▶ [Jobs]
[a] Retype the passage from the column about Jeremy Clarkson below. Begin at the words "I remember being" and stop after "Jeremy Clarkson funny.".
[b] Translate this sentence from the column about Jeremy Clarkson below into Spanish: "Top Gear presenter Jeremy Clarkson has offended many people over the years with his irreverent comments."

▶ [Article]
+--

Jeremy Clarkson (centre) is flanked by Greg Murphy (left)
and Richard Hammond at the Top Gear Live media event, ASB
Showgrounds, Auckland, New Zealand in February 2009.
Top Gear presenter Jeremy Clarkson has offended many
people over the years with his irreverent comments.
For some people, calling Clarkson irreverent would be
carrying litotes right out to the very edge of life as we
know it. In their eyes, Clarkson is a rude, wildly
inappropriate, conceited, and exceedingly badly dressed
disgrace to all things BBC. An oaf.
I remember being chewed up for sliding a half-compliment
Clarkson's way in this column last year, and this was from a
person who has made me laugh uproariously since 1979, a
woman, to paraphrase Mick Jagger, of comedic wealth and
taste. Yes I do find Jeremy Clarkson funny.
Rude, wildly inappropriate, conceited and exceedingly badly
dressed? All of those. But funny with it. Two weeks ago, in
the Sunday Times, he said people from Birmingham
constantly buy cars with jerky steering, which is why their
faces look like jacket potatoes.

+--

▶ [Data entries]
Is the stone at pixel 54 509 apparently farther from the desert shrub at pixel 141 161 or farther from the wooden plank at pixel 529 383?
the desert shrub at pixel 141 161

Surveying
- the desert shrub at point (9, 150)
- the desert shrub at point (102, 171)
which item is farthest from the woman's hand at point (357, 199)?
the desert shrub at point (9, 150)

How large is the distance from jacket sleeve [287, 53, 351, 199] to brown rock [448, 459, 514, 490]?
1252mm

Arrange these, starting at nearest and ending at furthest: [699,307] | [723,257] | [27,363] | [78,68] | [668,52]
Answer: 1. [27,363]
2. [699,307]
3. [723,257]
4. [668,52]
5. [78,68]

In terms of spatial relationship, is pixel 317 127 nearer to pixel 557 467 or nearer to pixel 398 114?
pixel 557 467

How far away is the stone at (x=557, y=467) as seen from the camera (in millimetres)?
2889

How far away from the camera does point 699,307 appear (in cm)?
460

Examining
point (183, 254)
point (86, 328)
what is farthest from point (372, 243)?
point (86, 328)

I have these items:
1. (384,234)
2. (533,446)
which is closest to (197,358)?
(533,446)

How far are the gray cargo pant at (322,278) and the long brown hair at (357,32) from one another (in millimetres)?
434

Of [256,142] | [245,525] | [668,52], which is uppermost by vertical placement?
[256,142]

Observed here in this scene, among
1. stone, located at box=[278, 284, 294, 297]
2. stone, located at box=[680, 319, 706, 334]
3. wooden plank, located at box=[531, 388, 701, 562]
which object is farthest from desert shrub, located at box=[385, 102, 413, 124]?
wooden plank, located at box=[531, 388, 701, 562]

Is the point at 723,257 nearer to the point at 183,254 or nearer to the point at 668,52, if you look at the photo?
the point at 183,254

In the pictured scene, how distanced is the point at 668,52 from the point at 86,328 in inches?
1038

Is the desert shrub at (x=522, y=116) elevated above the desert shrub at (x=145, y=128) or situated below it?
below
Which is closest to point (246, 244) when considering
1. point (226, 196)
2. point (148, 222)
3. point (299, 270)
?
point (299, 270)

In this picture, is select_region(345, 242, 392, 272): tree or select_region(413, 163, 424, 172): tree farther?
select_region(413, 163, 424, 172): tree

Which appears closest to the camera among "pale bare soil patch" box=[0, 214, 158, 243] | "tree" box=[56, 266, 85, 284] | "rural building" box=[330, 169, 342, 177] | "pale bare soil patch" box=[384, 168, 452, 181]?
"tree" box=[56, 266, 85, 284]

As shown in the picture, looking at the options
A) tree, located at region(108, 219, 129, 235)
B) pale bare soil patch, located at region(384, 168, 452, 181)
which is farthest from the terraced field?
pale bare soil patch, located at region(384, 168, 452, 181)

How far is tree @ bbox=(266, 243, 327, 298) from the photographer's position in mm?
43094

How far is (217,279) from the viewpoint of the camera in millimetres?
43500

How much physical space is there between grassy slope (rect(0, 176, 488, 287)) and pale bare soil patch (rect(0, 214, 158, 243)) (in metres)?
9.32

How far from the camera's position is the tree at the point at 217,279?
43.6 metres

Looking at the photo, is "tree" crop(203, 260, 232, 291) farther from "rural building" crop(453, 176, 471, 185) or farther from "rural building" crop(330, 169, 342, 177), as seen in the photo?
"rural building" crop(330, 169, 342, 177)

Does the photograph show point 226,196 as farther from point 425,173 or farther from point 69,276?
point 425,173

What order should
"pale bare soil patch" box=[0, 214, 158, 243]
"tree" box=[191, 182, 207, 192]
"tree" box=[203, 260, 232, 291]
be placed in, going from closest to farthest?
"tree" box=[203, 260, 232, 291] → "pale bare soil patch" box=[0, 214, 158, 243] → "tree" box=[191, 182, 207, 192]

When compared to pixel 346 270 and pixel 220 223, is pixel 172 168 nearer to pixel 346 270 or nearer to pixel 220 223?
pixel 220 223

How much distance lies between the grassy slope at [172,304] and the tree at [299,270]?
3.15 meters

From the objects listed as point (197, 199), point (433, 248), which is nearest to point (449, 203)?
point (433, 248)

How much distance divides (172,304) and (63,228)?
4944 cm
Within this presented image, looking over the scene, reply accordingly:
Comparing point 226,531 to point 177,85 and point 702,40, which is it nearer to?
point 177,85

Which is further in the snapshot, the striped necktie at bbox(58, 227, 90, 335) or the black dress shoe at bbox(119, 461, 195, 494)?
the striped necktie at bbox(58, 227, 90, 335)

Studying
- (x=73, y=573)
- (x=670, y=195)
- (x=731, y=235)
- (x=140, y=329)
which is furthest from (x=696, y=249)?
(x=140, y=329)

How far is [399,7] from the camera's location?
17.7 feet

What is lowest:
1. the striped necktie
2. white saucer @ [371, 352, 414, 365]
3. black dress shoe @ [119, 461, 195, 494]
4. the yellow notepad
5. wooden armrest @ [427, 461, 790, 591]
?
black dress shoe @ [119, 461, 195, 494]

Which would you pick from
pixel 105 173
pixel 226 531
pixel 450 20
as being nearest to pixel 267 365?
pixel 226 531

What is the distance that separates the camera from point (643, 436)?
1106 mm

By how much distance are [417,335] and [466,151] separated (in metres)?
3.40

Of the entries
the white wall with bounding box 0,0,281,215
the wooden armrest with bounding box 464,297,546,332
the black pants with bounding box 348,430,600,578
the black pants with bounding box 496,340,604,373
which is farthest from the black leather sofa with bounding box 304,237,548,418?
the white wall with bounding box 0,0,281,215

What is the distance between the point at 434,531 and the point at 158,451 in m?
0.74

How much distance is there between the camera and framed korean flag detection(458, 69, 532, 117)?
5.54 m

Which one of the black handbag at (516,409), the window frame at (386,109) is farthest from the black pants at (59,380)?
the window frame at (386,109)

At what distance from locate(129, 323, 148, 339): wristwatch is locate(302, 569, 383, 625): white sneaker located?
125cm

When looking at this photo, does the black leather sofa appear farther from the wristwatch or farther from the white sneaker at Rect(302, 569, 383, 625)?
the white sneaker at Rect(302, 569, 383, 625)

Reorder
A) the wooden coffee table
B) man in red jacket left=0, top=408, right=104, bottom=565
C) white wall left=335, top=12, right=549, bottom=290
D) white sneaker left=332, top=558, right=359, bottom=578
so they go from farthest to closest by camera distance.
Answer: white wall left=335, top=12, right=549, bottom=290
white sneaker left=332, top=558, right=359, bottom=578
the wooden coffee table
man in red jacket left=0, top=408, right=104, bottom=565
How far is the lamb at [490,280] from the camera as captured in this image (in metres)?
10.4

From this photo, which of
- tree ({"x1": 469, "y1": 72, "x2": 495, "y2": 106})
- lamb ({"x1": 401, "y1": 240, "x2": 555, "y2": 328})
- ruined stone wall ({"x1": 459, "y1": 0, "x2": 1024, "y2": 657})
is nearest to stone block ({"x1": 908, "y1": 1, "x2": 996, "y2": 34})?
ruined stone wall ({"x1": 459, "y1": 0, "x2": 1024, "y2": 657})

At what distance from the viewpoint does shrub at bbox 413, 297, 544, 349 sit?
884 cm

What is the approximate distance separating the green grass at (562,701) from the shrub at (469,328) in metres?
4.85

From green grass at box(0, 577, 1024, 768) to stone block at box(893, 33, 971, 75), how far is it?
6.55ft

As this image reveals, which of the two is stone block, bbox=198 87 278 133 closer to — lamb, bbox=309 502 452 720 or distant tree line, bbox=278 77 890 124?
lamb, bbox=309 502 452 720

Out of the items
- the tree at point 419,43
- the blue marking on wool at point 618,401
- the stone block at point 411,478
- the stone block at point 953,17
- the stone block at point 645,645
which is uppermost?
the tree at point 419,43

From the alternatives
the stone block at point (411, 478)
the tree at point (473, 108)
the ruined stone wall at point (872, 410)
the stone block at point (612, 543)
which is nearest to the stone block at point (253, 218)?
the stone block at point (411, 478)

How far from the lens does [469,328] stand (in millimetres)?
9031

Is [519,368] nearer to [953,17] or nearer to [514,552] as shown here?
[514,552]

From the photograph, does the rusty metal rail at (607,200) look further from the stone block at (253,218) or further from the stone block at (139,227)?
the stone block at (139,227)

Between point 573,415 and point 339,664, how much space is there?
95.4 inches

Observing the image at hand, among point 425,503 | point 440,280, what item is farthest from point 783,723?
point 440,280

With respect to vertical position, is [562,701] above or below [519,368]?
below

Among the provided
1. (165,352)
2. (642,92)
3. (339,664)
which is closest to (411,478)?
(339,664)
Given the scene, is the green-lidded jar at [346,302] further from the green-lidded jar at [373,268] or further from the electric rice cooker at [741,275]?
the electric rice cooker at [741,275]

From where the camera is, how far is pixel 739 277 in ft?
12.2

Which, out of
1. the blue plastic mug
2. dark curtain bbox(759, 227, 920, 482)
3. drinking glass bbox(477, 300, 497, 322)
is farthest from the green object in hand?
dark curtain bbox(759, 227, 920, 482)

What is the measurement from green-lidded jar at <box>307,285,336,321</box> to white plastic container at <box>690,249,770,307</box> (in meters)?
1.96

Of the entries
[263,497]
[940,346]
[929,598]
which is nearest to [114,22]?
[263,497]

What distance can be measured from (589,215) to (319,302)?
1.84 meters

+--

▶ [Responses in order]
[a]
I remember being chewed up for sliding a half-compliment
Clarkson's way in this column last year, and this was from a
person who has made me laugh uproariously since 1979, a
woman, to paraphrase Mick Jagger, of comedic wealth and
taste. Yes I do find Jeremy Clarkson funny.

[b] El presentador de Top Gear Jeremy Clarkson ha ofendido a mucha gente a lo largo de los años con sus comentarios irreverentes.